(Dataset excerpts)
####################
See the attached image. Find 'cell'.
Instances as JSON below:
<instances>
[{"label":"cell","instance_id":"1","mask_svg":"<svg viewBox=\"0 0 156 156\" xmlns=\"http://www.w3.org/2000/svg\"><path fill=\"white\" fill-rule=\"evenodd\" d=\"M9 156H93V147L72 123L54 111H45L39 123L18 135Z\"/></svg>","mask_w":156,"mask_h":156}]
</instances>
####################
> Job:
Please repeat the lines above without changing anything.

> Solution to this problem:
See the attached image. Find 'cell'.
Instances as JSON below:
<instances>
[{"label":"cell","instance_id":"1","mask_svg":"<svg viewBox=\"0 0 156 156\" xmlns=\"http://www.w3.org/2000/svg\"><path fill=\"white\" fill-rule=\"evenodd\" d=\"M9 156H93V147L72 123L54 111H45L39 123L18 135Z\"/></svg>","mask_w":156,"mask_h":156}]
</instances>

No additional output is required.